Proxy docs · v2.2

Promptolian Proxy

A transparent proxy between your agent and Anthropic or OpenAI. One line change — no agent logic to touch. Tool caching and context compression run automatically.

How it works

The proxy sits between your code and the API. It intercepts every call, injects cache_control blocks on tool schemas automatically, and optionally compresses conversation history through the KV-sandwich engine before forwarding.

Your agent sees the exact same response it would get from Anthropic or OpenAI directly. No response fields are modified.

One line change: swap base_url. Your API key goes in the standard header — the proxy forwards it directly and never stores it.

Local proxy

Run on your own machine. No account needed. Sessions stored in SQLite at ~/.promptolian/sessions.db.

bash
# Install
pip install "promptolian[proxy]"

# Tool caching only
promptolian proxy

# Tool caching + context compression
promptolian proxy --compress

# Custom port
promptolian proxy --port 8080

Point your client at it

import anthropic

client = anthropic.Anthropic(
    base_url="http://localhost:3002",  # ← only change
)

# Everything else unchanged
resp = client.messages.create(
    model="claude-sonnet-4-6",
    max_tokens=1024,
    tools=[...],
    messages=[...],
)
import openai

client = openai.OpenAI(
    base_url="http://localhost:3002/v1",  # ← only change
    api_key="your-openai-key",
)

resp = client.chat.completions.create(
    model="gpt-4o",
    tools=[...],
    messages=[...],
)

Cloud proxy

Skip self-hosting. proxy.promptolian.com runs 24/7 on PostgreSQL with context compression enabled. Requires a Solo or Team plan key.

client = anthropic.Anthropic(
    base_url="https://proxy.promptolian.com",
    default_headers={"X-Promptolian-Key": "pk_..."},
)
client = openai.OpenAI(
    base_url="https://proxy.promptolian.com/v1",
    api_key="your-openai-key",
    default_headers={"X-Promptolian-Key": "pk_..."},
)
curl -X POST https://proxy.promptolian.com/v1/messages \
  -H "x-api-key: YOUR_ANTHROPIC_KEY" \
  -H "X-Promptolian-Key: pk_..." \
  -H "anthropic-version: 2023-06-01" \
  -H "Content-Type: application/json" \
  -d '{"model":"claude-sonnet-4-6","max_tokens":1024,"messages":[...]}'

Tool schema caching

Every API call normally re-sends the full tool schema even when nothing changed. The proxy stores schemas per session and injects Anthropic cache_control blocks automatically. Cached tokens are billed at 10%.

How to use sessions

Pass X-Session to group calls. On the first call, include your tools as usual. On subsequent calls you can omit tools entirely — the proxy re-injects them.

### Records supplied
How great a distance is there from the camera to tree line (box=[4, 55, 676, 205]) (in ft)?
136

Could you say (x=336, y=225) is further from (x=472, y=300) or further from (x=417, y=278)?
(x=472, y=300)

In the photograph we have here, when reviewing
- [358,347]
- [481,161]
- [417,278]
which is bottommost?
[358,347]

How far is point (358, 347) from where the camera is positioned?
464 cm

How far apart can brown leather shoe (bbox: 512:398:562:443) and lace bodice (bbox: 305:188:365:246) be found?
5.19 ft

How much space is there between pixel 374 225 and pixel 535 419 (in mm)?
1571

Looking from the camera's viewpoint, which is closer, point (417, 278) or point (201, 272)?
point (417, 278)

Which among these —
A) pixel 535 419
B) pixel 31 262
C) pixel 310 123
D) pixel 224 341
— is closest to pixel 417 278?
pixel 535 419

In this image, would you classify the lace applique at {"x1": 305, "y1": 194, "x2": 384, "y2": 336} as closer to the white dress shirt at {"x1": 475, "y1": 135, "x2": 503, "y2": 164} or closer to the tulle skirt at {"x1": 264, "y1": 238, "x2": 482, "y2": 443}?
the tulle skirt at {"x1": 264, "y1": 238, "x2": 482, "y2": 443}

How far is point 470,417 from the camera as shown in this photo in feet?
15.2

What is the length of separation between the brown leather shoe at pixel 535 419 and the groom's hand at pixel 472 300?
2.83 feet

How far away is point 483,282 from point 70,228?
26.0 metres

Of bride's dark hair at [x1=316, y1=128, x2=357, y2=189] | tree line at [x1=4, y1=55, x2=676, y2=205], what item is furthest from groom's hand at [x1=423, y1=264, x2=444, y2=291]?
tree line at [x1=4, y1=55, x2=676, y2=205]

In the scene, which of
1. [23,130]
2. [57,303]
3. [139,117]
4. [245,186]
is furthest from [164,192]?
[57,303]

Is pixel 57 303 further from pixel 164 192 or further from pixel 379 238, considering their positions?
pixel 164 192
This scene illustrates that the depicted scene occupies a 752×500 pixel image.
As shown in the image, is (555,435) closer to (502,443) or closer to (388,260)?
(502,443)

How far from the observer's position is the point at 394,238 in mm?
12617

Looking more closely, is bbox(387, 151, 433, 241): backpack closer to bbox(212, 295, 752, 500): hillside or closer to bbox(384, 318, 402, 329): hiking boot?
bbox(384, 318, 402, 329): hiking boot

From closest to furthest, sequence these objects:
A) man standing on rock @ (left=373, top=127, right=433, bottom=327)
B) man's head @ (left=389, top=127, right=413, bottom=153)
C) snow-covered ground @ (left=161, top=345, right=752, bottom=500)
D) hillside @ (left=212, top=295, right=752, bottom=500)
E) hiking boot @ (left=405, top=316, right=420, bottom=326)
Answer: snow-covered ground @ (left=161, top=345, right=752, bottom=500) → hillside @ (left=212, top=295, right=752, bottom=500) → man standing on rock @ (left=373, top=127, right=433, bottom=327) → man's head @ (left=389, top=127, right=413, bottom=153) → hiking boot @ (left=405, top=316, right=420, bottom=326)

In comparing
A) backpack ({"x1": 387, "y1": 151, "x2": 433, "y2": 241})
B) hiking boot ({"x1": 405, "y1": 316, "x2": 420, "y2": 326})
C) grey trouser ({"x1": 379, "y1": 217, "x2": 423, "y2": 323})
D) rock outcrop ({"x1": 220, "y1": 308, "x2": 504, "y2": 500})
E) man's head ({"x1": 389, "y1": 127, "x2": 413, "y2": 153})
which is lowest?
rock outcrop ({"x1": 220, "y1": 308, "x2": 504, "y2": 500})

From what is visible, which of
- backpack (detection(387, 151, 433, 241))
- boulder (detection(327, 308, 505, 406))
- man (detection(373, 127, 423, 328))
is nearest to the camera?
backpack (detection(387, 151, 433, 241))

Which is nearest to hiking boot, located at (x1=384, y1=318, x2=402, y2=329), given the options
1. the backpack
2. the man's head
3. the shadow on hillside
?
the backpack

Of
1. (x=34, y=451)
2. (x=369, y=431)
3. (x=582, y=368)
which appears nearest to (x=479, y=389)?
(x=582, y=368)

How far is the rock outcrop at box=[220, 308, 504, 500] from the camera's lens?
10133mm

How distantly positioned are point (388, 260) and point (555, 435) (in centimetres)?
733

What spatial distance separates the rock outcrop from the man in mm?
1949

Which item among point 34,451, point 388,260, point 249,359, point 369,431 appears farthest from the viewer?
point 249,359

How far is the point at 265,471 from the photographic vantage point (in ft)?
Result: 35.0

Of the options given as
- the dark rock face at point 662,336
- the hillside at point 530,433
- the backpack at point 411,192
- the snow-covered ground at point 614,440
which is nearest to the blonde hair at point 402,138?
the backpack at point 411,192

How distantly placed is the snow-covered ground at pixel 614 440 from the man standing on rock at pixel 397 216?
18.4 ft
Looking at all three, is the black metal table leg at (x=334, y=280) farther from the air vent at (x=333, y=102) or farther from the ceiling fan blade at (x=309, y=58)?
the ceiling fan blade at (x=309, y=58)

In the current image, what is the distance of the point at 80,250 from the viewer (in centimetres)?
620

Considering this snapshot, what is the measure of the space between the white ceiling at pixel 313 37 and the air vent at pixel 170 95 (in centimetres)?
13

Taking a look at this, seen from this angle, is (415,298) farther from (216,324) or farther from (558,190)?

### What is being asked
Translate this sentence from the proxy docs into Spanish: "Your agent sees the exact same response it would get from Anthropic or OpenAI directly."

### Response area
Su agente ve exactamente la misma respuesta que obtendría directamente de Anthropic u OpenAI.